Data excerpted from a collection

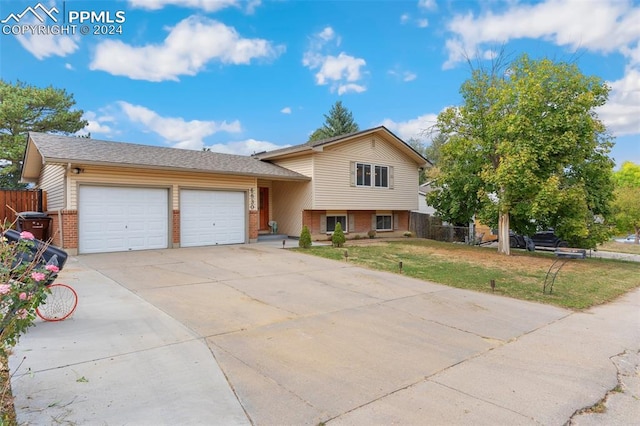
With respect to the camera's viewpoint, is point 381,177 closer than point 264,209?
No

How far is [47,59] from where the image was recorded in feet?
49.5

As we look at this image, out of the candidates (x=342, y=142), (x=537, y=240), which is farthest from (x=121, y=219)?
(x=537, y=240)

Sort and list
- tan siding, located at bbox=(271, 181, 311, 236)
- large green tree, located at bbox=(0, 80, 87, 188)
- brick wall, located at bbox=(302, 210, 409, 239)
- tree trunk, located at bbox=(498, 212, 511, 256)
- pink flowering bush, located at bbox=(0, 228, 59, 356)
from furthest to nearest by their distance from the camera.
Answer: large green tree, located at bbox=(0, 80, 87, 188), brick wall, located at bbox=(302, 210, 409, 239), tan siding, located at bbox=(271, 181, 311, 236), tree trunk, located at bbox=(498, 212, 511, 256), pink flowering bush, located at bbox=(0, 228, 59, 356)

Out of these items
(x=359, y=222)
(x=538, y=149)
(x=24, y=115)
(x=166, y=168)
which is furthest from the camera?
(x=24, y=115)

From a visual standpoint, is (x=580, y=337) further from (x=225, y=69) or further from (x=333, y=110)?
(x=333, y=110)

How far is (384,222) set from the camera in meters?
21.2

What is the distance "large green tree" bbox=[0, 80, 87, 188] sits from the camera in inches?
874

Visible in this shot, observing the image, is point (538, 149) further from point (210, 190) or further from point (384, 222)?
point (210, 190)

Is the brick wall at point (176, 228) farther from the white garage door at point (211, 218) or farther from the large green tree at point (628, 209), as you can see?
the large green tree at point (628, 209)

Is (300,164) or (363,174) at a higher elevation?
(300,164)

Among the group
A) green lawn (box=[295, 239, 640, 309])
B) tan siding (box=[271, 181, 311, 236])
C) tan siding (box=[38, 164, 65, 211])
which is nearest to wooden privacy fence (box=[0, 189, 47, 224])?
tan siding (box=[38, 164, 65, 211])

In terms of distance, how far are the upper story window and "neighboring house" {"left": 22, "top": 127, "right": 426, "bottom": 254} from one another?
0.05 metres

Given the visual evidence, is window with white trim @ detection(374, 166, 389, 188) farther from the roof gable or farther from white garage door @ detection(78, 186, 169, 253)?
white garage door @ detection(78, 186, 169, 253)

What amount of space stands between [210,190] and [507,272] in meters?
11.1
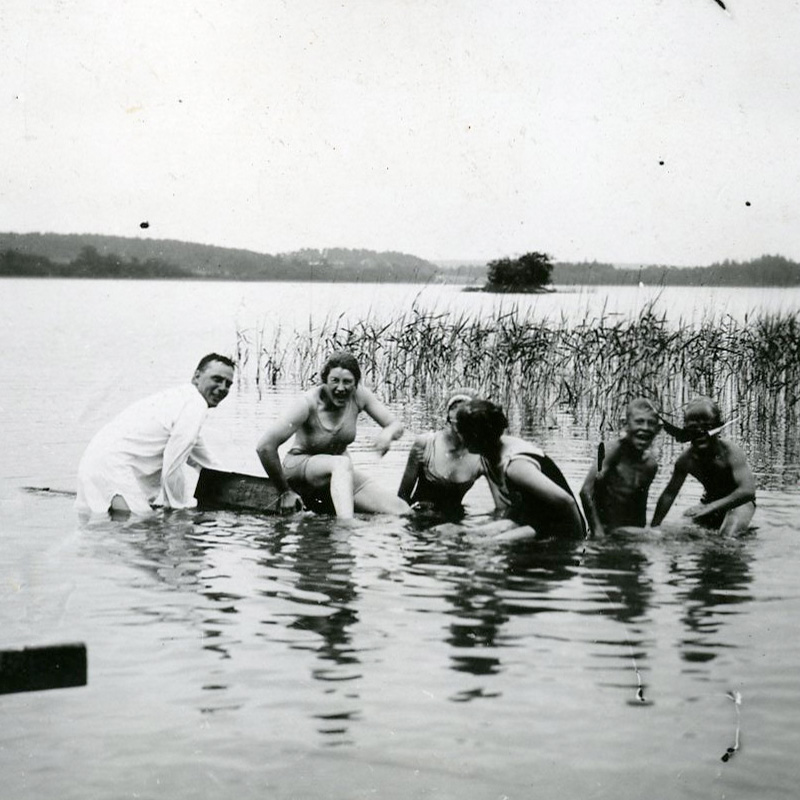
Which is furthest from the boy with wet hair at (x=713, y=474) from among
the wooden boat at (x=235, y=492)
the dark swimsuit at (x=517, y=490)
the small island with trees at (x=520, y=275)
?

**Goal**
Reproduce all of the data above word for word, leaving out the pictures.

**Answer**
With respect to the camera's viewpoint, is point 381,177 closer than point 264,209?
No

How far is [47,59] from where the image was recorded in feet?
49.5

As we look at this image, out of the candidates (x=342, y=142), (x=537, y=240), which is farthest from (x=121, y=219)?
(x=537, y=240)

Sort and list
- tan siding, located at bbox=(271, 181, 311, 236)
- large green tree, located at bbox=(0, 80, 87, 188)
- brick wall, located at bbox=(302, 210, 409, 239)
- tree trunk, located at bbox=(498, 212, 511, 256)
- pink flowering bush, located at bbox=(0, 228, 59, 356)
from furthest to nearest by their distance from the camera.
Answer: large green tree, located at bbox=(0, 80, 87, 188), brick wall, located at bbox=(302, 210, 409, 239), tan siding, located at bbox=(271, 181, 311, 236), tree trunk, located at bbox=(498, 212, 511, 256), pink flowering bush, located at bbox=(0, 228, 59, 356)

Out of these items
(x=359, y=222)
(x=538, y=149)
(x=24, y=115)
(x=166, y=168)
which is furthest from the camera?
(x=24, y=115)

From a visual standpoint, is (x=580, y=337) further from (x=225, y=69) or further from (x=333, y=110)?
(x=333, y=110)

How far is (384,222) set from the camera in meters?
21.2

What is the distance "large green tree" bbox=[0, 80, 87, 188] sits from the camera in inches?
874

Visible in this shot, observing the image, is point (538, 149) further from point (210, 190) or further from point (384, 222)?
point (210, 190)

Is the brick wall at point (176, 228) farther from the white garage door at point (211, 218) or farther from the large green tree at point (628, 209), as you can see?
the large green tree at point (628, 209)

Is (300,164) or (363,174) at a higher elevation?
(300,164)

Among the group
A) green lawn (box=[295, 239, 640, 309])
B) tan siding (box=[271, 181, 311, 236])
C) tan siding (box=[38, 164, 65, 211])
which is nearest to wooden privacy fence (box=[0, 189, 47, 224])?
tan siding (box=[38, 164, 65, 211])

In terms of distance, how far are the upper story window and "neighboring house" {"left": 22, "top": 127, "right": 426, "bottom": 254} from one another?
0.05 metres

Given the visual evidence, is window with white trim @ detection(374, 166, 389, 188) farther from the roof gable or farther from white garage door @ detection(78, 186, 169, 253)?
white garage door @ detection(78, 186, 169, 253)

What amount of space stands between [210,190] and [507,272] in meters?
11.1
Which is furthest from the boy with wet hair at (x=713, y=474) from among
the wooden boat at (x=235, y=492)
the dark swimsuit at (x=517, y=490)
the small island with trees at (x=520, y=275)
?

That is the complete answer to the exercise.